We spend a reasonable amount of time thinking about what we eat and where it comes from. We don’t always get it right, and the weekly shop is where good intentions meet real constraints. This page is a collection of things we’ve found useful including, apps, sources, and a few things worth knowing about what’s actually on the label. It isn’t a guide to perfect eating. It’s more a starting point for anyone wondering where to begin.

Reading the Label — The Basics
The single most useful thing we’ve learned about food labelling is also the simplest. Ingredients are listed in order of weight. Whatever appears first is most of what you’re eating. Whatever appears last is barely there at all.
A useful test before buying anything processed: count the ingredients. A home made tomato sauce needs five or six. If a jar needs twenty-five, it’s worth asking what the rest are doing there. Many will be stabilisers, emulsifiers, flavour enhancers, or bulking agents and often there to compensate for lower quality base ingredients or extend shelf life.
One major thing to watch out for, though, is clever marketing. You want to make sure you aren’t paying a premium price for products that secretly contain cheap ingredients.

If you want to go deeper on how UK food labelling law actually works, including how percentage declarations are handled the Food Standards Agency has clear guidance worth reading.
Apps and scanning tools
We use two apps to check products, with different caveats for each. Yuka is free and fast, but its database is primarily French. Some UK own-label products don’t appear, and its scoring heavily weights additives over sourcing ethics or carbon footprint. Sometimes a green score doesn’t necessarily mean an ethically sound product. Ivy is more thorough on processing levels and additive research, but it requires a subscription (at £30/year). The three-day free trial is useful for bulk-checking a shop trolley if you time it right. Neither app is perfect, but both are better than guessing. We haven’t yet used The Food App so one to explore. Add a comment if you have any experiences to offer.

Sourcing differently
Supermarkets aren’t the only option, though they’re often the most convenient. Crowd Farming connects you directly with growers; we’ve bought oranges, lemons, avocados, and olive oil through them. The quality is genuinely good, but the minimum order size can be a barrier for smaller households.

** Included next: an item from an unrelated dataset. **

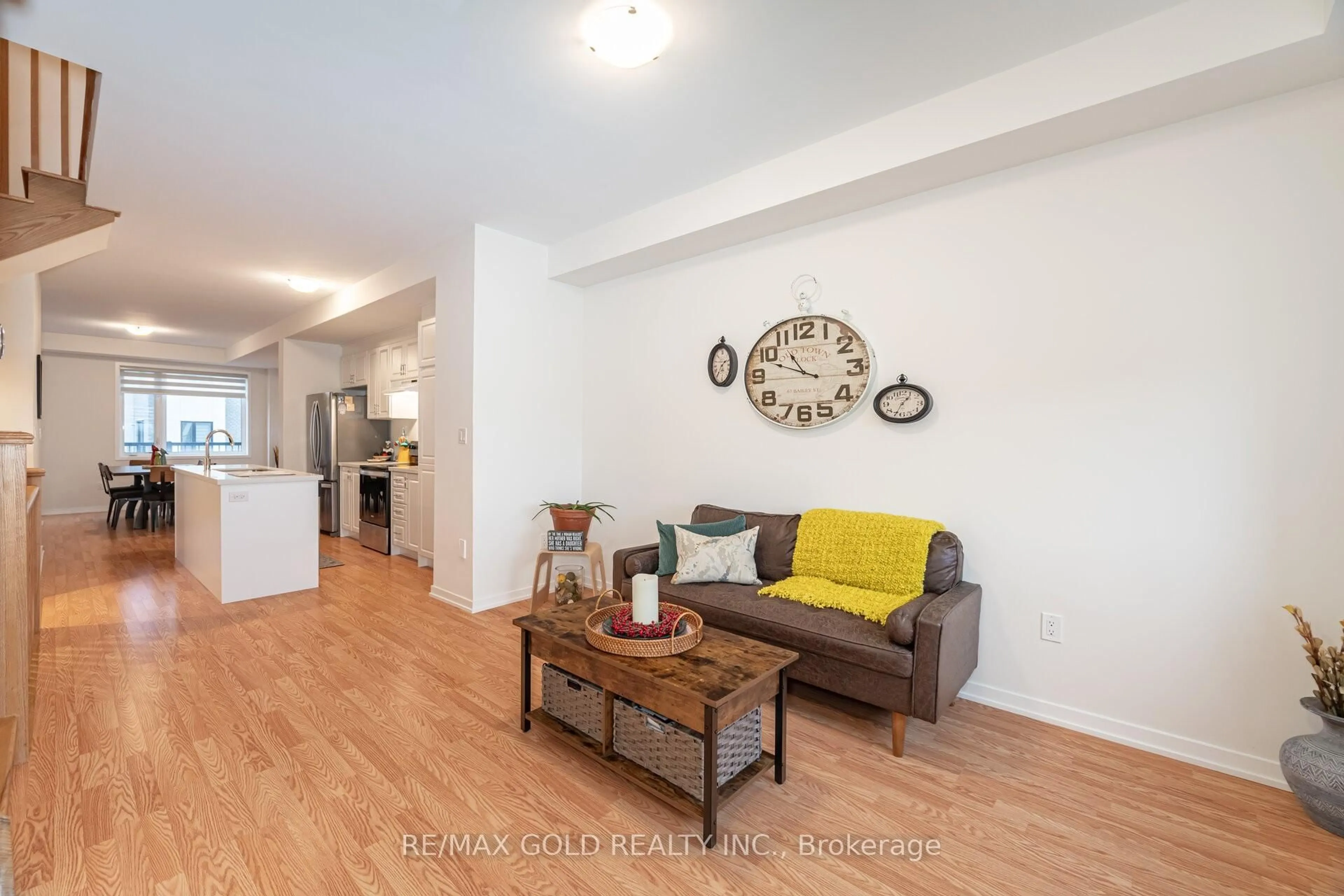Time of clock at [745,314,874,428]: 10:48
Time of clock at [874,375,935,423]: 1:34
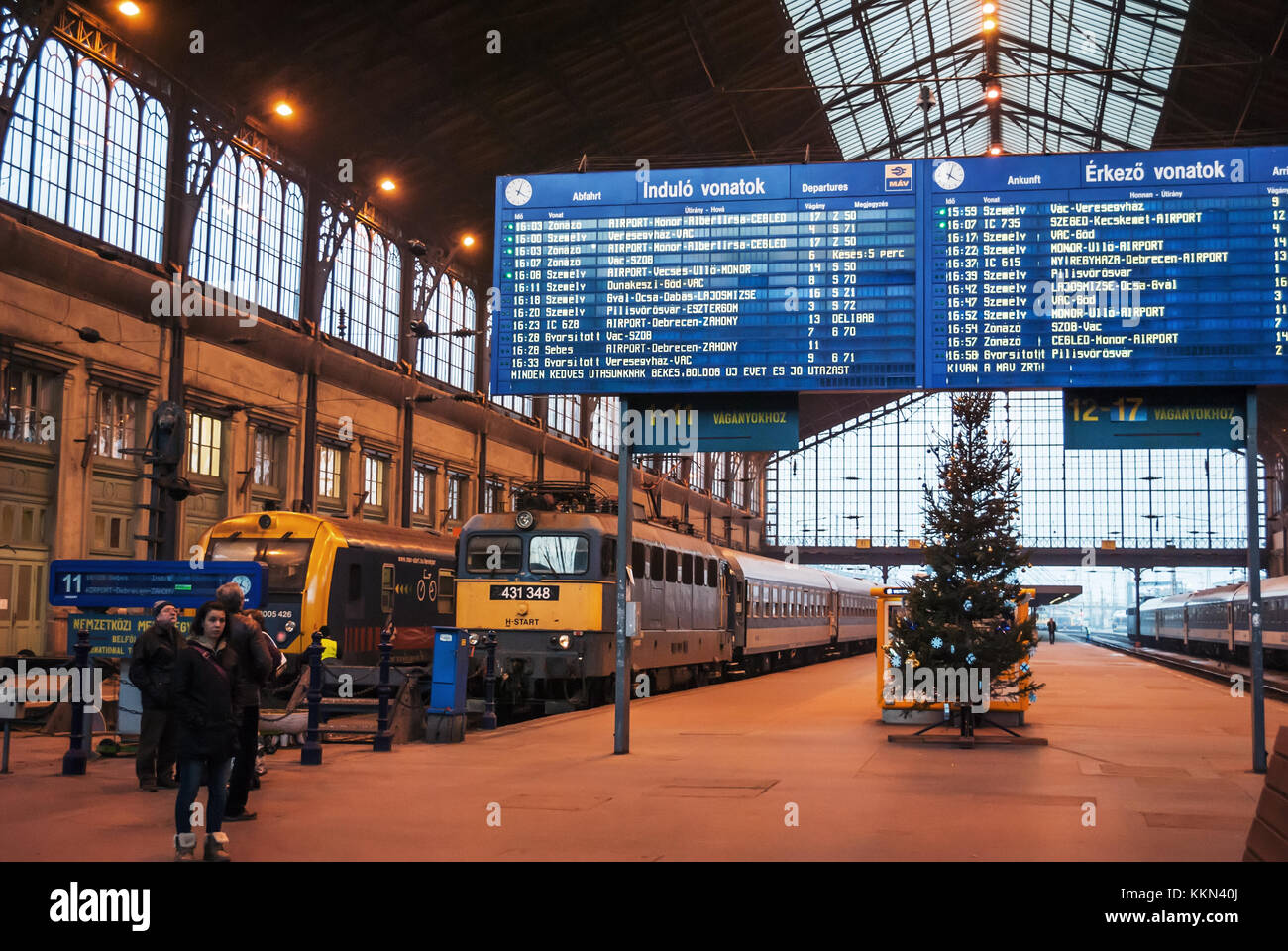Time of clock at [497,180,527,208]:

Local community farms are highly recommended from first hand experience. The connection to the source is hard to beat but they weren’t always practical for our family’s schedule. They also often accept volunteers if you really want to get stuck in.

We have used a wide range of door step milk delivery services but have now settled on Milk Club who offer a direct from farm model that cuts out the middlemen and offers a wide range of refill and organic options.

For our main shop Ocado remains a pragmatic compromise for items we can’t source locally, despite the packaging overhead.
What to look for in specific products
Olive oil: Check for a harvest date, not just a best-before date. Best-before dates are set from bottling, meaning oil can be nearly three years old and still valid. Extra Virgin Olive Oil (EVOO) has no legal definition of freshness in the UK, so harvest date is your best proxy. Up to 50% of EVOO globally may not meet chemical standards, so PDO designation and reputable sourcing matter.

Spreadable butter: Often adulterated with water, emulsifiers, and vegetable oils to lower costs. If the ingredient list isn’t just cream and salt, it’s not pure butter.

Ice cream: By law, ice cream must have at least 55% milk ingredients, but ‘ice cream mix’ can contain significantly more air (overrun). Higher overrun means lighter texture and lower cost.

Tinned tomatoes: The legal minimum for drained solid weight is 60%. That means up to 40% of the tin can be liquid. It’s not fraud, but it affects how much actual tomato you’re buying per pound.

Cost and compromise
The gap between ideals and practicality is real. We don’t always buy organic, local, or fair-trade. Sometimes the price difference is too significant, or the local option isn’t available. Other times, convenience wins. Naming this tension feels more honest than pretending it doesn’t exist. What has stuck for us is focusing on the high-impact items where pesticide residue matters most, or where labour practices are poorest and being flexible elsewhere.